どんなに筋力を鍛え上げたところで、しっかりとボールを目でとらえていなかったらバッターはヒットを打つことができない。
 この視機能を「動体視力」という。さらには「動体視力」には2つの種類がある。<自分に向かって直線的に飛んでくるボールを見るのと、新幹線から駅名を見るのとは、全く異なる動体視力が使われている>のだという。
 どんなに相手を翻弄するテクニックを持っていても、複数の物の位置関係を立体的に認識できる視力がなければ、ゴールに結びつく絶妙のクロスを上げることはできない。この視機能を「深視力」という。このようにスポーツビジョンには8つの視機能がある。重要度はスポーツによって異なるが、トレーニングによって多くのものは向上が可能だという。ならば取り組まない手はない。
 動作のメカニズムは視覚(情報入力)→思考(状況判断、動作決定)→筋(動作)の順で成立する。つまり最初の情報入力の段階でミスがあればそれ以降のプロセスは全く無意味なものとなる。イラストがふんだんに盛り込まれており、初心者にもわかりやすい好著。スポーツ指導者にも一読をお薦めする。

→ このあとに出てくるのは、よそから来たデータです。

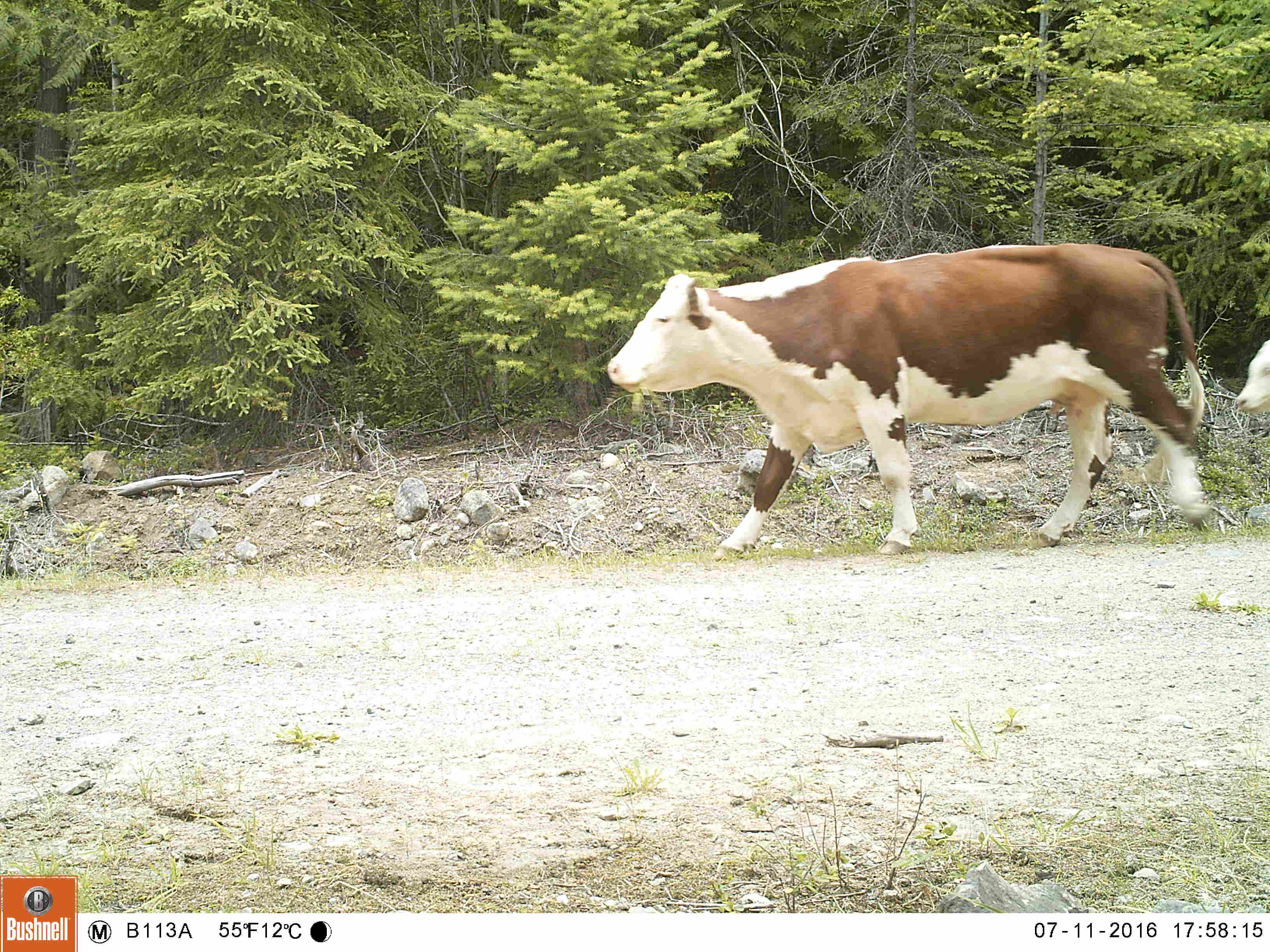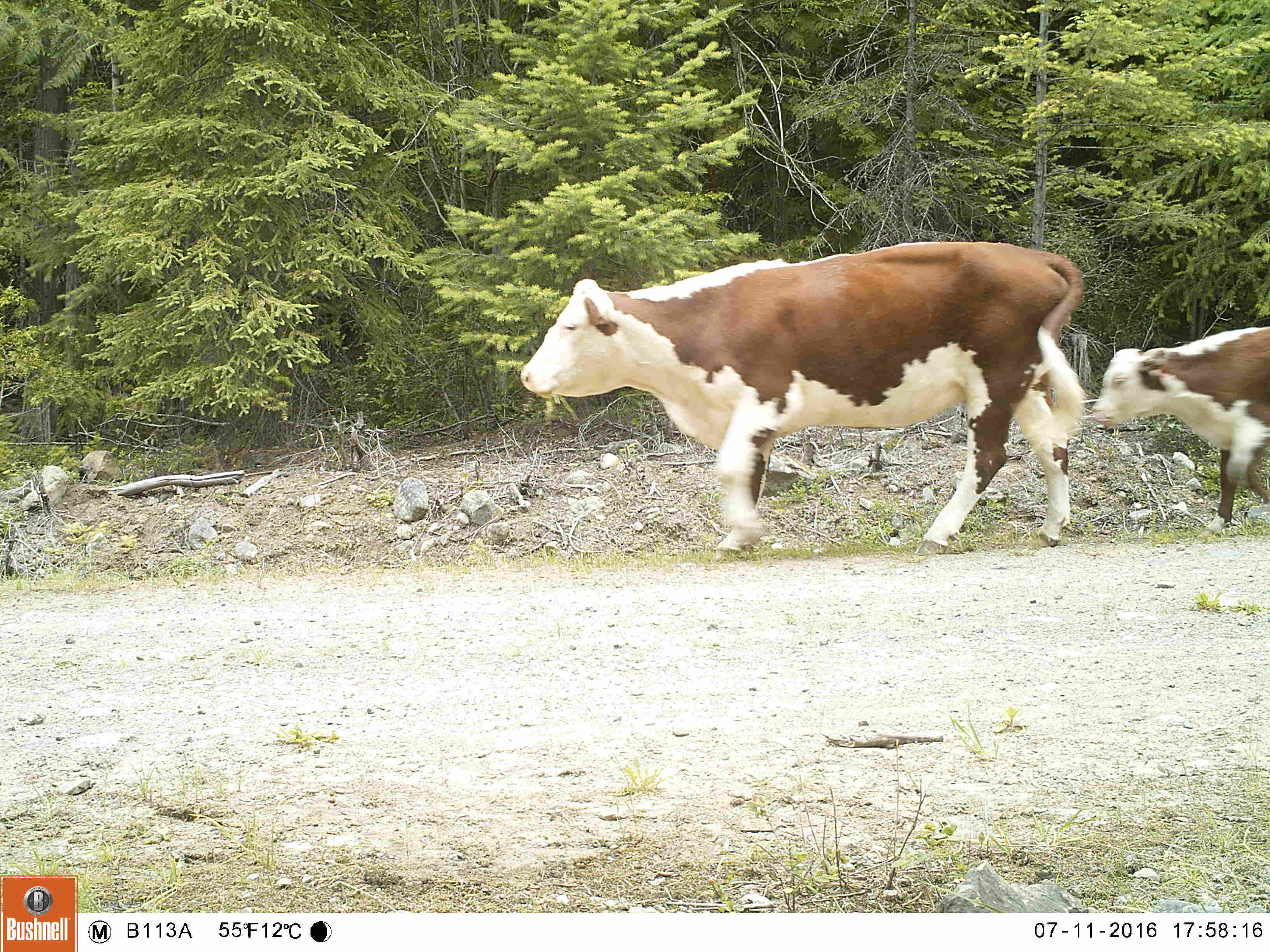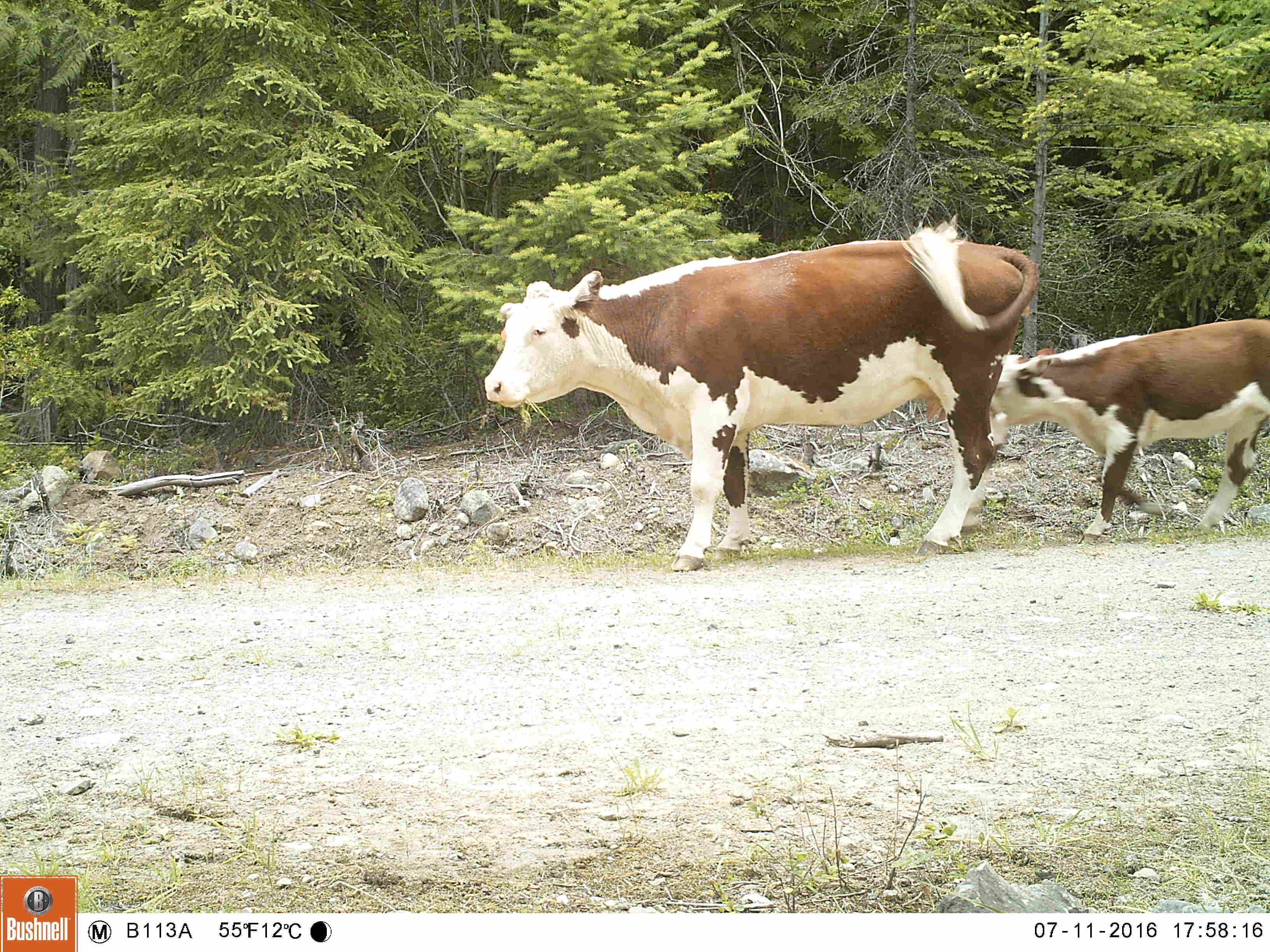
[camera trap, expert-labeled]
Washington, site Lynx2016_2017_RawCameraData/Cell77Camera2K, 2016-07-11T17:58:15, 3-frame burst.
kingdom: Animalia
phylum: Chordata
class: Mammalia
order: Artiodactyla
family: Bovidae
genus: Bos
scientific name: Bos taurus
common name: domestic cattle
Domestic cattle (Bos taurus). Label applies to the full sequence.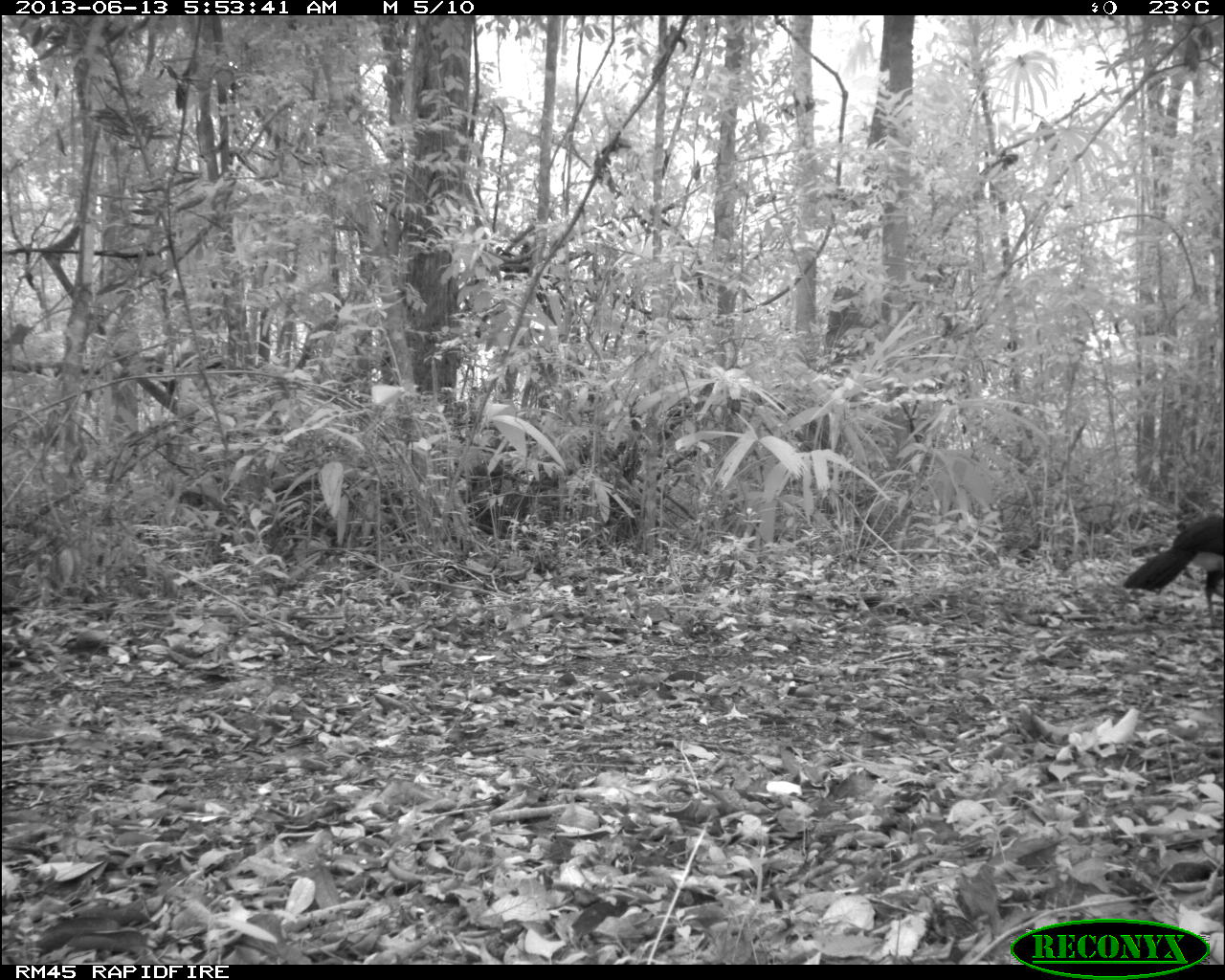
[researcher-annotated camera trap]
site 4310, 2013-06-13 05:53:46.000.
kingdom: Animalia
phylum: Chordata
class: Aves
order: Galliformes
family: Cracidae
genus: Crax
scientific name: Crax rubra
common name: great curassow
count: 1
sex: male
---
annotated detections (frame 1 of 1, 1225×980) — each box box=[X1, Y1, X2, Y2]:
crax rubra: box=[1121, 511, 1223, 632]; box=[1151, 508, 1155, 512]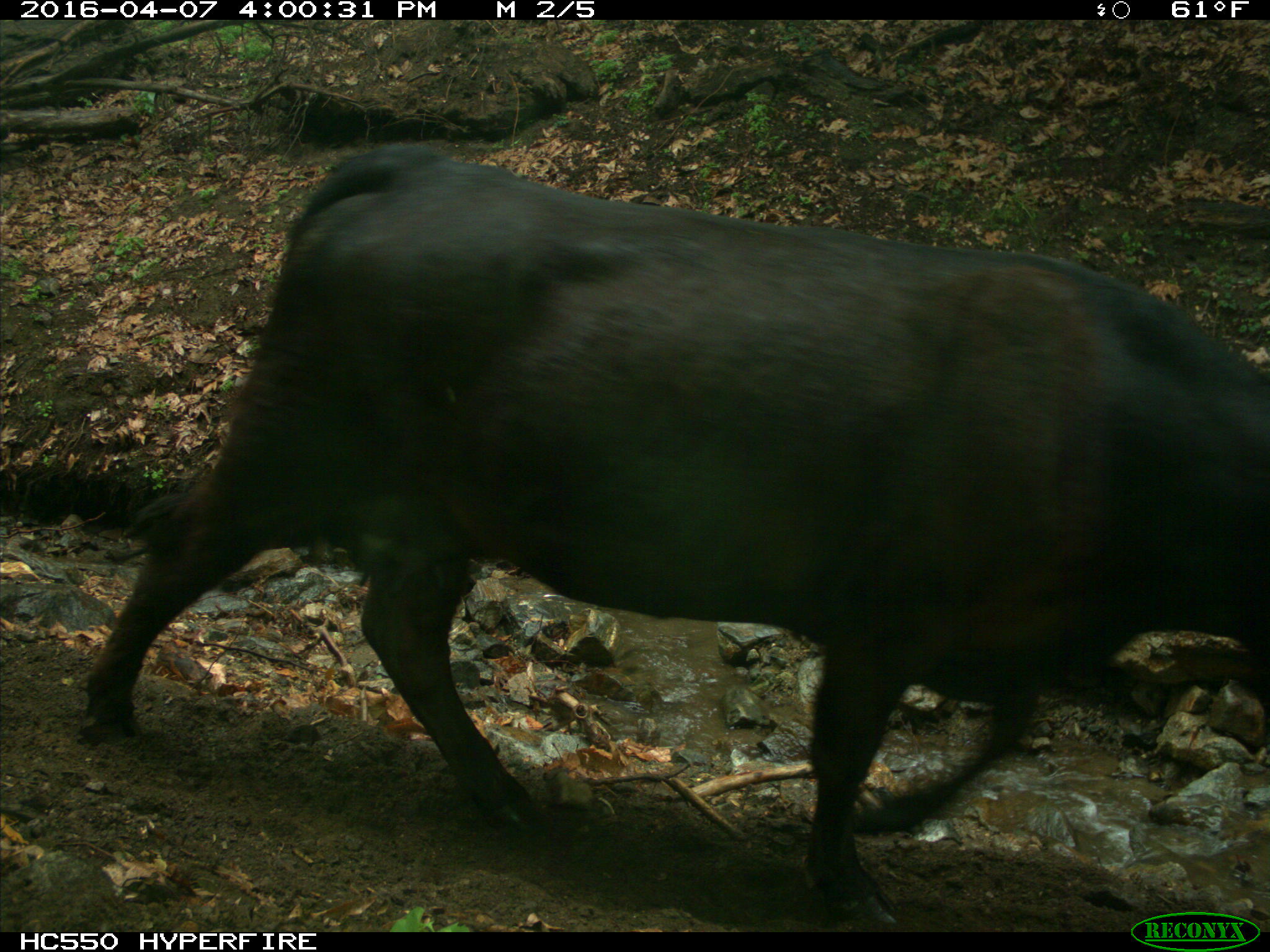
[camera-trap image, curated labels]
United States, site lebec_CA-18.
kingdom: Animalia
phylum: Chordata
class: Mammalia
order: Artiodactyla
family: Bovidae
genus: Bos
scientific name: Bos taurus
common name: domestic cow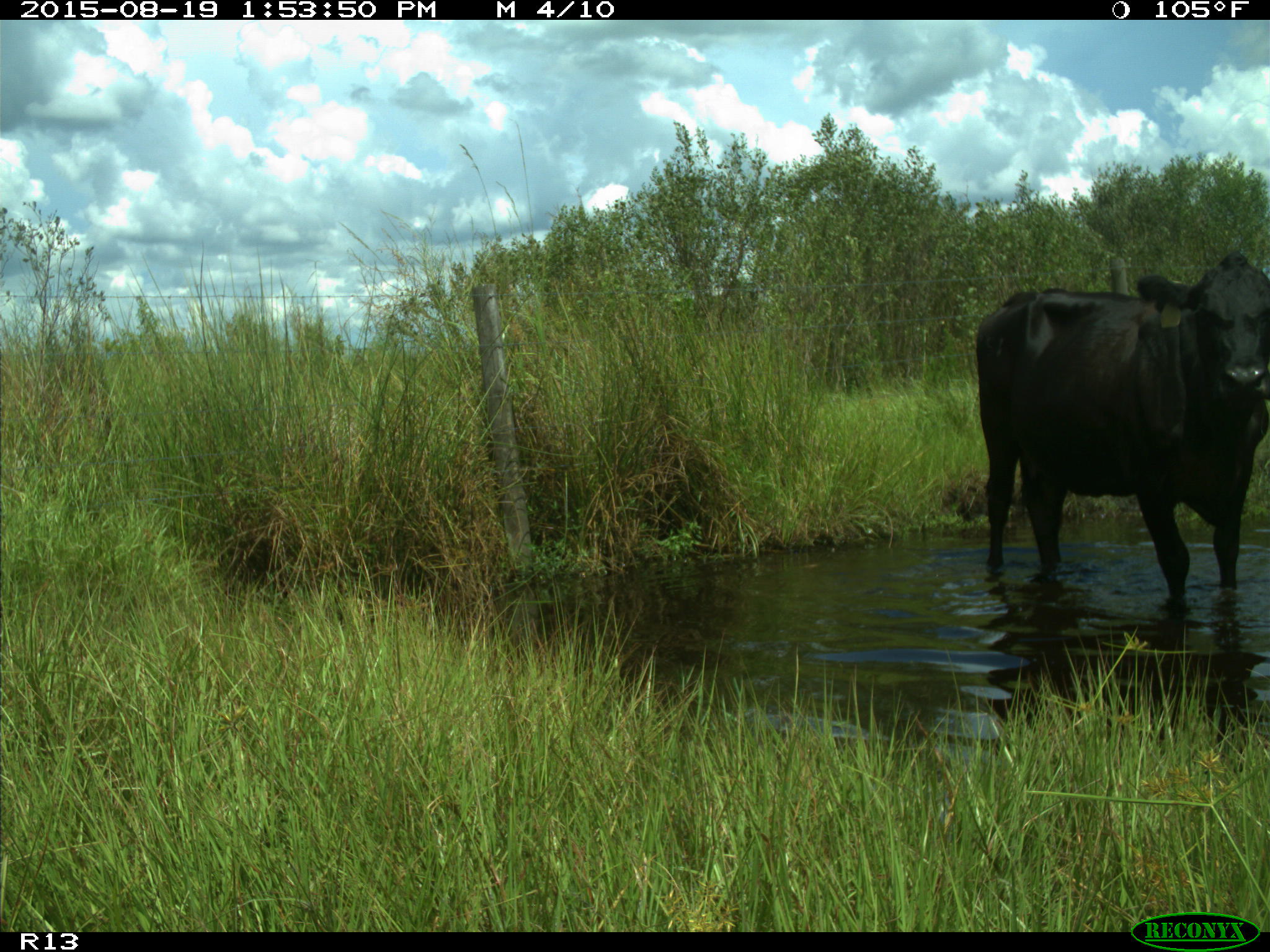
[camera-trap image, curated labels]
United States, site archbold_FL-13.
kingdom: Animalia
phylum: Chordata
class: Mammalia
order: Artiodactyla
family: Bovidae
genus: Bos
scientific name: Bos taurus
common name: domestic cow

「目力がスポーツを変える! 動体視力トレーニング」( 真下 一策 監修・成美堂出版・1200円)

 2冊目は「察知力」(中村 俊輔 著・幻冬舎新書・740円)。 物事が発生してから対応するのではなく、早めに察知しておいたほうがリスクは少なく、得られる効果も大きい。岡田ジャパンの司令塔はピッチで何を考えているのか。

 3冊目は「視点をずらす思考術」(森 達也 著・講談社現代新書・700円)。「空気を読むことと空気に従うこととは、必ずしもイコールではない」。オウム真理教にも密着した映画監督が、極端な方向へ流れがちな現代社会に警告する。